▶ **Problems to solve**:
A) In the news article about the wage subsidy increase, what reasons are given for raising the subsidy to 75 per cent? Answer in one to three sentences.
B) Write the next part of the news article about the wage subsidy increase, beginning right after its final quoted remark from Trudeau.

▶ **Source passage**:

============================================================

PM hikes wage subsidy so smaller businesses ‘come back strong’

OTTAWA —
Prime Minister Justin Trudeau has announced a major increase to the wage subsidy for small- and medium-sized businesses, boosting it to 75 per cent, up from the 10 per cent previously promised.

This decision, to help “qualifying businesses” keep employees on staff, is being back-dated to March 15, with more information coming over the weekend.

The federal government is launching a special emergency business account for small businesses that will see banks offer $40,000 government-guaranteed loans interest-free for the first year. If certain conditions are met, the first $10,000 will be forgiven.

As well, an additional $12.5 billion is being made available through federal programs, to help with “operational cash flow requirements,” and HST and GST payments are being deferred until June, giving businesses more time to make their payments.

Directing his remarks to small business owners and entrepreneurs, Trudeau said he knows the last few weeks have been “heartbreaking,” and the federal government realized much more help would be needed than initially committed.

“You’ve had to slow down your operations, in some cases you’ve even had to close up shop for the foreseeable future, and because money isn’t coming in, you can’t afford to keep your employees on the payroll. These are really tough decisions,” Trudeau said.

Across Canada, businesses have been rolling with a series of evolving restrictions as each province and territory operates in an emergency state, a “climate of uncertainty” as Trudeau said Friday.

The prime minister said he hopes these measures will allow employers to retain staff through this global pandemic, and help keep businesses afloat.

“I know many Canadians across the country are saddened to see their favourite neighbourhood spots closed, these are the places that make our communities feel like home,” Trudeau said, calling these businesses the “backbone” of the economy, and collectively the largest employer in the country.

“I am counting on you to come back strong from this, no matter what comes next,” he said.

More help for vulnerable soon

As Canadians round out what for many has been their second week of working from home while self-isolating and heeding physical-distancing advice, Trudeau said additional measures for vulnerable populations will be taken.

Citing youth, marginalized populations, and Canadians in poverty, the prime minister said more help will be rolled out “very soon.”

“In the meantime, let’s keep listening to public health officials. Let’s wash our hands, stay at home as much as possible, and keep a safe distance from each other when we go for a walk or when we have to go to the grocery store.”

============================================================

▶ **Data extracts**:
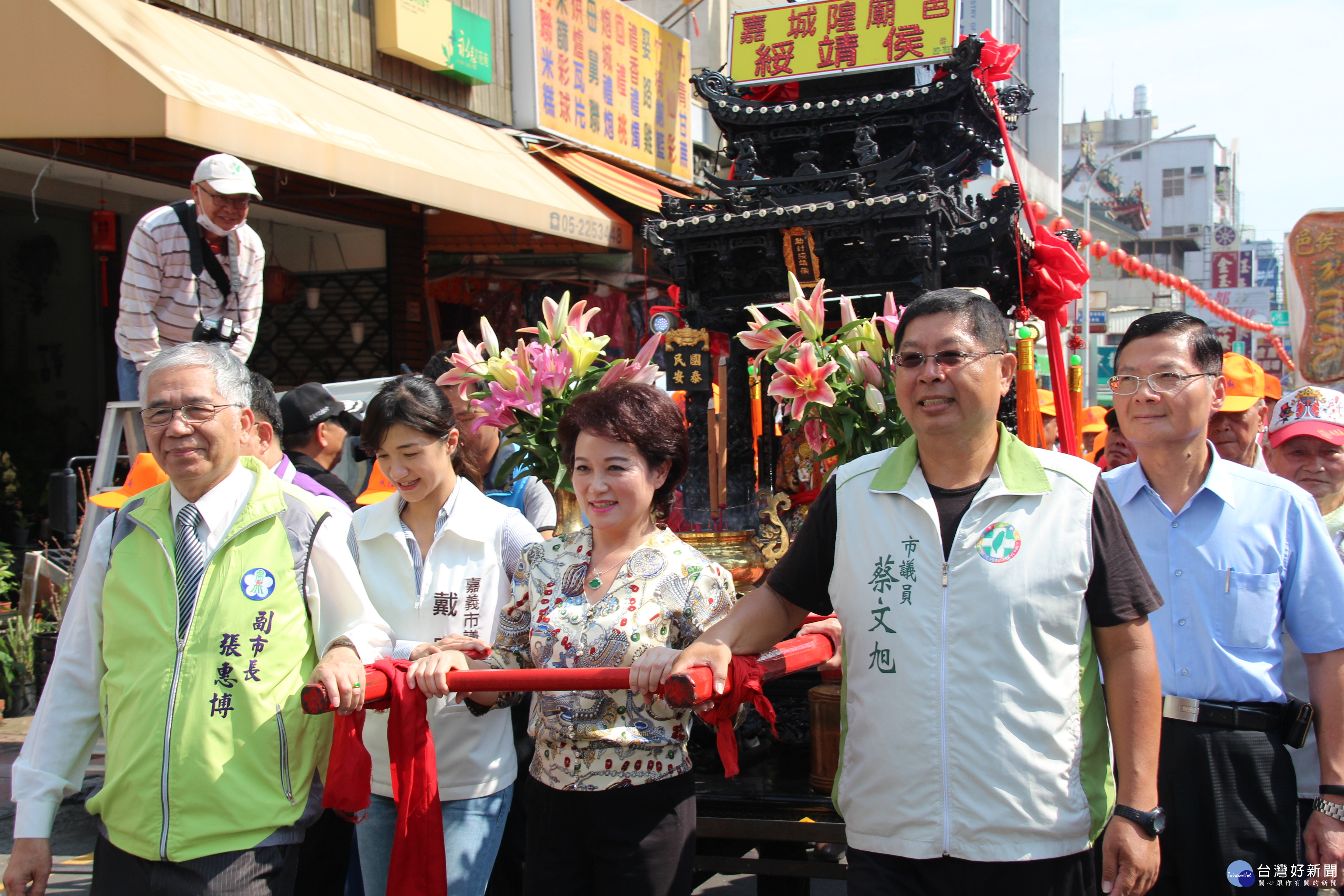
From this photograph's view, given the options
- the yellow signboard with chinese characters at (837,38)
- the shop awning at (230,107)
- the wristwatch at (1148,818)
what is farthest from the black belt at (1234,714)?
the shop awning at (230,107)

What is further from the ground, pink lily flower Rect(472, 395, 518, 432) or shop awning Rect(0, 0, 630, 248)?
shop awning Rect(0, 0, 630, 248)

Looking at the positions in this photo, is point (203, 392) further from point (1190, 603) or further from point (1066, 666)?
point (1190, 603)

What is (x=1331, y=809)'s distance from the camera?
240 cm

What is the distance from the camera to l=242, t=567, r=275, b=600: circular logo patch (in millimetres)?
2289

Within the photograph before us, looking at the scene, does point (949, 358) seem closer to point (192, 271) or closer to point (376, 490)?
point (376, 490)

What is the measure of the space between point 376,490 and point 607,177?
277 inches

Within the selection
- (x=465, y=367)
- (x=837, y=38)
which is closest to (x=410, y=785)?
(x=465, y=367)

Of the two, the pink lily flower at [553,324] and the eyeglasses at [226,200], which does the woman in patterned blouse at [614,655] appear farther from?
the eyeglasses at [226,200]

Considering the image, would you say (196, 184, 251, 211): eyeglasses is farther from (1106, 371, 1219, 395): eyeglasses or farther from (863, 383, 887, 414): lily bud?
(1106, 371, 1219, 395): eyeglasses

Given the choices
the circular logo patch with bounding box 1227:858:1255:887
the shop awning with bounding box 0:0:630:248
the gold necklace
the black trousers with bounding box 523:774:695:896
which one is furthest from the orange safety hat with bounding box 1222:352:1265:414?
the shop awning with bounding box 0:0:630:248

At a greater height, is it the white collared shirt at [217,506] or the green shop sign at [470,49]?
the green shop sign at [470,49]

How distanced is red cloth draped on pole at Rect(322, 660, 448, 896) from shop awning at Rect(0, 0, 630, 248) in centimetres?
434

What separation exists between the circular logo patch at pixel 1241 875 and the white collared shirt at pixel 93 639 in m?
2.11

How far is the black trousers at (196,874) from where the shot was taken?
214 cm
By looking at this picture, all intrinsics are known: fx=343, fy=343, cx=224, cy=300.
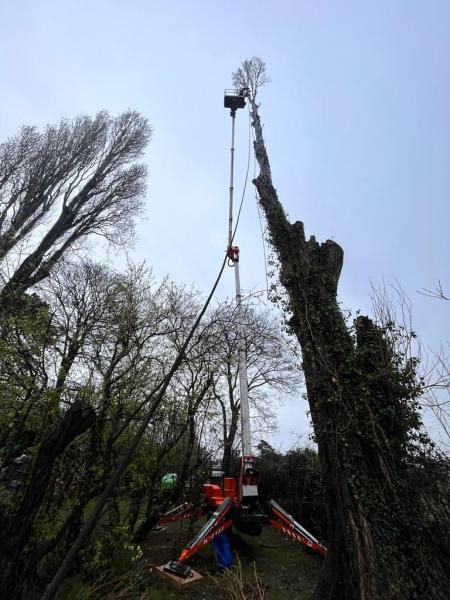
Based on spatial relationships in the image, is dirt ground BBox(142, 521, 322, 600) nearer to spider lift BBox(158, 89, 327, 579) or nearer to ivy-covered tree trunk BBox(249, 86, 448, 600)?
spider lift BBox(158, 89, 327, 579)

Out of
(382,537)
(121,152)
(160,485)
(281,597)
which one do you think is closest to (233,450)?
(160,485)

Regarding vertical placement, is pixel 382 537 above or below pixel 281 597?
above

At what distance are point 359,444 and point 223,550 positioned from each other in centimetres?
406

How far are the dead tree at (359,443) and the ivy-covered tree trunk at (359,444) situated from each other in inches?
0.4

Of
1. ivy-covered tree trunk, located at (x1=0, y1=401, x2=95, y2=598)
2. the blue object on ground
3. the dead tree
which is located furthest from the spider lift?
ivy-covered tree trunk, located at (x1=0, y1=401, x2=95, y2=598)

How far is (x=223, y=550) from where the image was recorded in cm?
680

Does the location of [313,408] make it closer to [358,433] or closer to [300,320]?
[358,433]

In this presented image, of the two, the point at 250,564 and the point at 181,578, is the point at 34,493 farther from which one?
the point at 250,564

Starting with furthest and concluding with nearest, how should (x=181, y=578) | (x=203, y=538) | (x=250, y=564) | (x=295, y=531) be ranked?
(x=250, y=564)
(x=295, y=531)
(x=203, y=538)
(x=181, y=578)

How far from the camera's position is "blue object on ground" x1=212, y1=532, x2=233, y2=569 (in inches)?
261

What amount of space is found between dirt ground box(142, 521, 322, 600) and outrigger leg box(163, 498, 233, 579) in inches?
8.0

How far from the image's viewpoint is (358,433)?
4.70 metres

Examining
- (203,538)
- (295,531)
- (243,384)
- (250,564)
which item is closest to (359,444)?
(295,531)

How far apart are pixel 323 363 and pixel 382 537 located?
7.54 ft
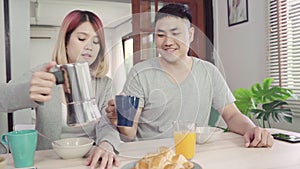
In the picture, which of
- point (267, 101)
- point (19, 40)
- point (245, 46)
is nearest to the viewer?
point (267, 101)

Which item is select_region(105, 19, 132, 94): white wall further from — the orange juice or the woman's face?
the orange juice

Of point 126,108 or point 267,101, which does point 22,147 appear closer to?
point 126,108

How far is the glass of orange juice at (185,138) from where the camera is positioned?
2.80ft

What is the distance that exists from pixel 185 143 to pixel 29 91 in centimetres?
49

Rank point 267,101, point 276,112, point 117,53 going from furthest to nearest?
point 267,101 < point 276,112 < point 117,53

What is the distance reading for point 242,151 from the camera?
36.5 inches

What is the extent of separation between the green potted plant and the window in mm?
155

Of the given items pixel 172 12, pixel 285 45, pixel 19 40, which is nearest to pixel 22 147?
pixel 172 12

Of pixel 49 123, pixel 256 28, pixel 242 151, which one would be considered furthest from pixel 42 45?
pixel 242 151

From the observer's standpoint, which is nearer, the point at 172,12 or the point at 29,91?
the point at 29,91

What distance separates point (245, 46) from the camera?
7.95 feet

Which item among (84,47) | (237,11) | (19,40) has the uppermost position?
(237,11)

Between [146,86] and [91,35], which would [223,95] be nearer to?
[146,86]

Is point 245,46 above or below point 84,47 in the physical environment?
above
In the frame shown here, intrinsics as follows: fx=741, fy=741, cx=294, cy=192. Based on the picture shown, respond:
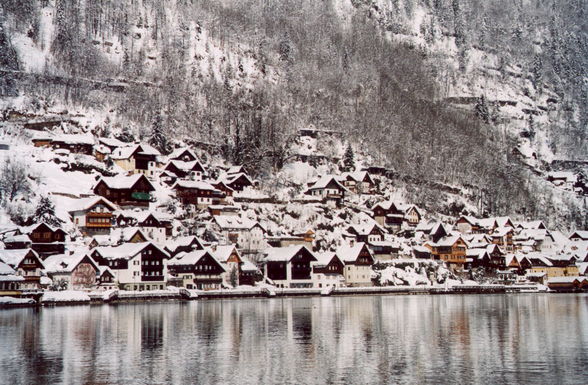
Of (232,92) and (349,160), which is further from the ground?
(232,92)

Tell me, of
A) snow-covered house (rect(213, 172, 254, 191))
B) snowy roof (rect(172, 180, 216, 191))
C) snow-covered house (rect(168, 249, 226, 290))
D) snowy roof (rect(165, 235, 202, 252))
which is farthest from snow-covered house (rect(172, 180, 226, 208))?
snow-covered house (rect(168, 249, 226, 290))

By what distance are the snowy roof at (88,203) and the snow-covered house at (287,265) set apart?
24216 millimetres

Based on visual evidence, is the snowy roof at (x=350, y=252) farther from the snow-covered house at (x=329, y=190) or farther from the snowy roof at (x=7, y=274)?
the snowy roof at (x=7, y=274)

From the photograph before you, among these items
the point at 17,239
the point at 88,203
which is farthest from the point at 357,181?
the point at 17,239

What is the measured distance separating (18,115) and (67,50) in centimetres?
3264

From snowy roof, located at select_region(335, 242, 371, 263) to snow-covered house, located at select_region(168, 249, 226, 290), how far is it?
75.2 feet

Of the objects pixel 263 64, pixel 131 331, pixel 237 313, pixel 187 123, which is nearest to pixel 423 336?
pixel 131 331

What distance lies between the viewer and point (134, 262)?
96.3m

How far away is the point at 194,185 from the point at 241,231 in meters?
11.3

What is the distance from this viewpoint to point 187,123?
148500mm

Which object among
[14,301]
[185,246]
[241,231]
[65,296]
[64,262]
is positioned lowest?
[14,301]

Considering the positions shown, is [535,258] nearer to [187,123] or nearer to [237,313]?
[187,123]

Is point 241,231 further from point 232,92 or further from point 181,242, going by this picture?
point 232,92

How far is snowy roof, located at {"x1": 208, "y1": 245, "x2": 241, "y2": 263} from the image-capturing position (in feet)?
337
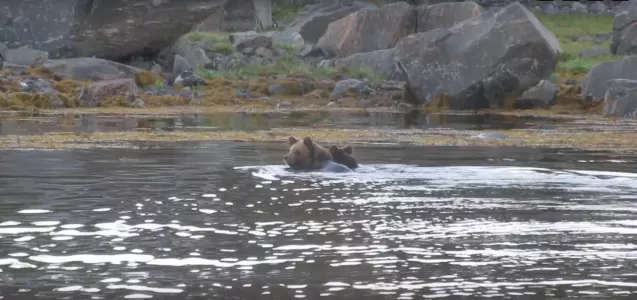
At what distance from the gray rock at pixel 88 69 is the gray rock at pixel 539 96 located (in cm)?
881

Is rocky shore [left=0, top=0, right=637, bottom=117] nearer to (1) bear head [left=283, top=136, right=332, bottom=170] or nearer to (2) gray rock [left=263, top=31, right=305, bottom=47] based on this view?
(2) gray rock [left=263, top=31, right=305, bottom=47]

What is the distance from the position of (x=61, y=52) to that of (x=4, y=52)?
1.33m

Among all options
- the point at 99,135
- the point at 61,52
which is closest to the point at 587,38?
the point at 61,52

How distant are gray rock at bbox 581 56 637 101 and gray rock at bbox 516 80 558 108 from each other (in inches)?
27.8

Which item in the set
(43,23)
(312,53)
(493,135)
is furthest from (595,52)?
(493,135)

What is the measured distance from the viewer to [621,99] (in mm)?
25594

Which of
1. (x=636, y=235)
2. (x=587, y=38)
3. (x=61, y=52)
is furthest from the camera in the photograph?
(x=587, y=38)

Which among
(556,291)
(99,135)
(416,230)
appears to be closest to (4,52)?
(99,135)

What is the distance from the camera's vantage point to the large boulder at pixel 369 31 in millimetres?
39281

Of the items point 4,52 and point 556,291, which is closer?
point 556,291

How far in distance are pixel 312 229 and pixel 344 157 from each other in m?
4.50

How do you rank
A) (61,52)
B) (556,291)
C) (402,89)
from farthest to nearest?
(61,52) → (402,89) → (556,291)

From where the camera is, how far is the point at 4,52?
105ft

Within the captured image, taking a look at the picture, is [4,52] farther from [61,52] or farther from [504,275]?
[504,275]
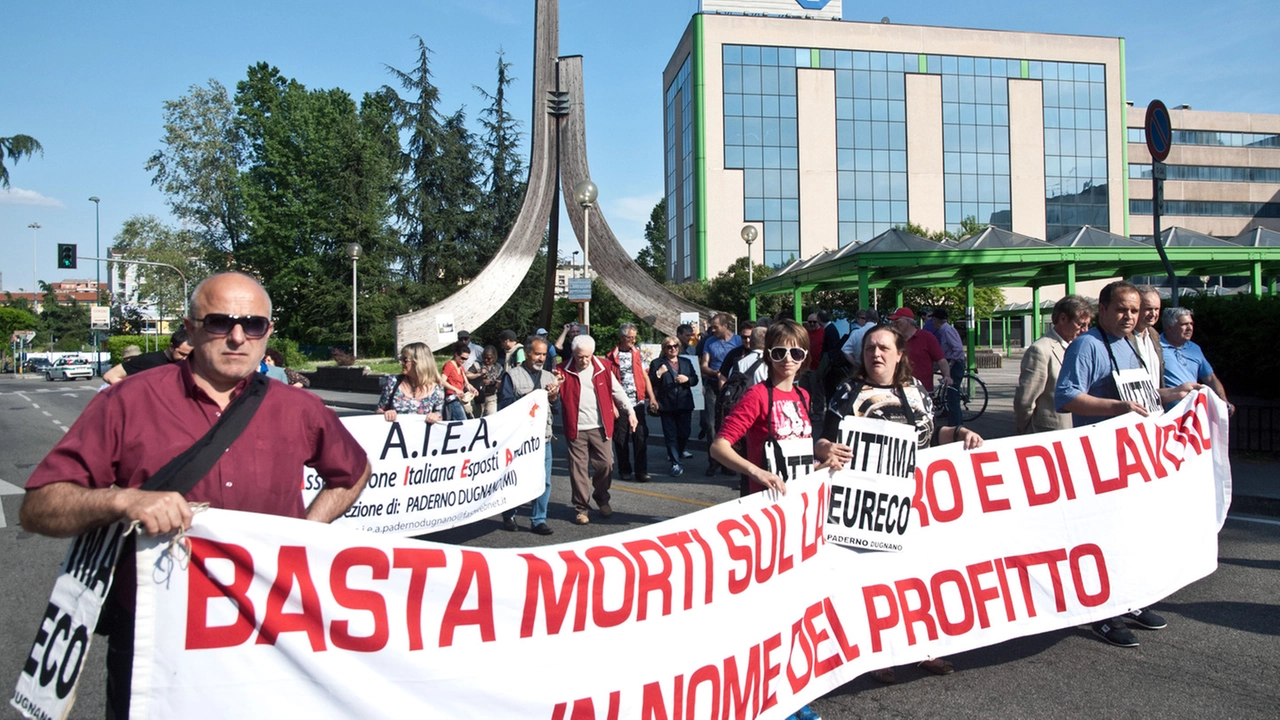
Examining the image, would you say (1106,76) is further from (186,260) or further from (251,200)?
(186,260)

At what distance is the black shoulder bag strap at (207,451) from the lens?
7.23 feet

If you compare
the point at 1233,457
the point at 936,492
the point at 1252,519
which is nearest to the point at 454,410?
the point at 936,492

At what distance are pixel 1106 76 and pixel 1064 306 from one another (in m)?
64.4

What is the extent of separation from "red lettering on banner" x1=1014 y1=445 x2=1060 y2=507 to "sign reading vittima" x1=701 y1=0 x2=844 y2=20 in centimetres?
5715

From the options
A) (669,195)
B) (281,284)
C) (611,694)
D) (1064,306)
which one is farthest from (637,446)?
(669,195)

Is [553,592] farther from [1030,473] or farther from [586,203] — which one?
[586,203]

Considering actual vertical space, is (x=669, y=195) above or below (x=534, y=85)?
above

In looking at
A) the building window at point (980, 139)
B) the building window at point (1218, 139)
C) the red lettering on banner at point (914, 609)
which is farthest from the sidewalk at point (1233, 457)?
the building window at point (1218, 139)

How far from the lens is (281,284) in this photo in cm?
4416

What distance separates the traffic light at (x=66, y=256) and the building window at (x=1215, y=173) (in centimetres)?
7373

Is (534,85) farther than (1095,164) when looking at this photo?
No

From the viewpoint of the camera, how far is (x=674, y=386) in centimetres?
1085

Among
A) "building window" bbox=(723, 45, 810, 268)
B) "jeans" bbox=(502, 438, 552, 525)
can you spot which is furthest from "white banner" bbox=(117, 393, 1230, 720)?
"building window" bbox=(723, 45, 810, 268)

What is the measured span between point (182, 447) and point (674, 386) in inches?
344
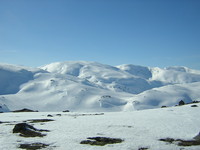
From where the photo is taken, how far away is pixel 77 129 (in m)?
24.2

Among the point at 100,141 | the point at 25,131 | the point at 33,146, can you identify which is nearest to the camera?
the point at 33,146

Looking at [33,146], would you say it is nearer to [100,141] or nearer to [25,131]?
[25,131]

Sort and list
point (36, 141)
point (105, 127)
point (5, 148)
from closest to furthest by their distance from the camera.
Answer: point (5, 148) → point (36, 141) → point (105, 127)

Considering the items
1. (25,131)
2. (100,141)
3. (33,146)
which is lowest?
(33,146)

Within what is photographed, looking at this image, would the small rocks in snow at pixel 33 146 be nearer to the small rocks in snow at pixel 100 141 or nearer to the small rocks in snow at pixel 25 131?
the small rocks in snow at pixel 25 131

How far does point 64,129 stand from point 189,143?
44.3 ft

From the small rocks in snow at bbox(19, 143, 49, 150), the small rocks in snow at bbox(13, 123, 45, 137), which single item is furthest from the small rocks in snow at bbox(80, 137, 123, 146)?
the small rocks in snow at bbox(13, 123, 45, 137)

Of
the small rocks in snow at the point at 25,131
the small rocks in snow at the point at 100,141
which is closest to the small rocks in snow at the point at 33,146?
the small rocks in snow at the point at 25,131

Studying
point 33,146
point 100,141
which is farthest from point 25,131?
point 100,141

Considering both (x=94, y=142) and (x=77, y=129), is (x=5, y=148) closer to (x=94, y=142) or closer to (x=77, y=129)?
(x=94, y=142)

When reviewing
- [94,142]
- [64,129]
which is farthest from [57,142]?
[64,129]

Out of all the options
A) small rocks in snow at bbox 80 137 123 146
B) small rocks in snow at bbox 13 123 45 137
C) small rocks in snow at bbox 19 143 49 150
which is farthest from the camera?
small rocks in snow at bbox 13 123 45 137

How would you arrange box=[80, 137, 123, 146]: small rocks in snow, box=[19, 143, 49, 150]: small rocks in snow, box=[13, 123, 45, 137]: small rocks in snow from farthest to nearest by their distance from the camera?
box=[13, 123, 45, 137]: small rocks in snow → box=[80, 137, 123, 146]: small rocks in snow → box=[19, 143, 49, 150]: small rocks in snow

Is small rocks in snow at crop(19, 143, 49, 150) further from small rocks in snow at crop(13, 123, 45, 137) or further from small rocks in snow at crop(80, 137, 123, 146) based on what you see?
small rocks in snow at crop(80, 137, 123, 146)
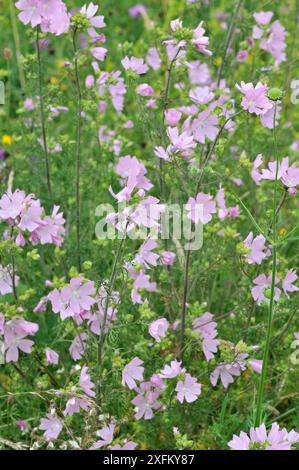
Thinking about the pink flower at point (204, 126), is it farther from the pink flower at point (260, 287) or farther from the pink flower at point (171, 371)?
the pink flower at point (171, 371)

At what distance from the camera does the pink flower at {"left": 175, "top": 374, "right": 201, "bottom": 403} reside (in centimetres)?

============================================================

▶ **Set of answers**:
A) The increase is meant to help qualifying businesses keep employees on staff. Trudeau also said the federal government realized that much more help would be needed than it had first committed.

B)
In the last two weeks, Canada has shut its border to non-Canadian citizens coming from abroad, with a few exemptions, and has banned all non-essential travel over the Canada-U.S. border, with enhanced screening measures and tough new penalties in place for returning travellers who do not self-isolate.

A $107 billion financial assistance and stimulus package has passed through Parliament, and Service Canada centres have shuttered, with employees still working.

Trudeau said that the government is looking into how to assist people who are unable to use the online portals to apply for key government of Canada services while these offices remain closed to the public.

PM ‘pleased’ w interest rate cut

Friday morning, the Bank of Canada announced an unscheduled interest rate cut, slashing the key interest target by half a percentage point to 0.25 per cent. Global economies have been badly hit by the pandemic which has seen half a million people in Canada alone file for employment insurance in recent weeks.

Trudeau said he is pleased with supporting actions taken by the Bank of Canada.

Following a call with G20 leaders on Thursday, Trudeau emphasized the need for global co-ordination on the COVID-19 pandemic response, including ensuring supplies flow and a vaccine is developed.

Plans to stay in self-isolation

The prime minister has now been in self-isolation for just over two weeks, after his wife Sophie contracted the virus. Trudeau has said she is feeling better and neither he nor his kids have demonstrated any symptoms.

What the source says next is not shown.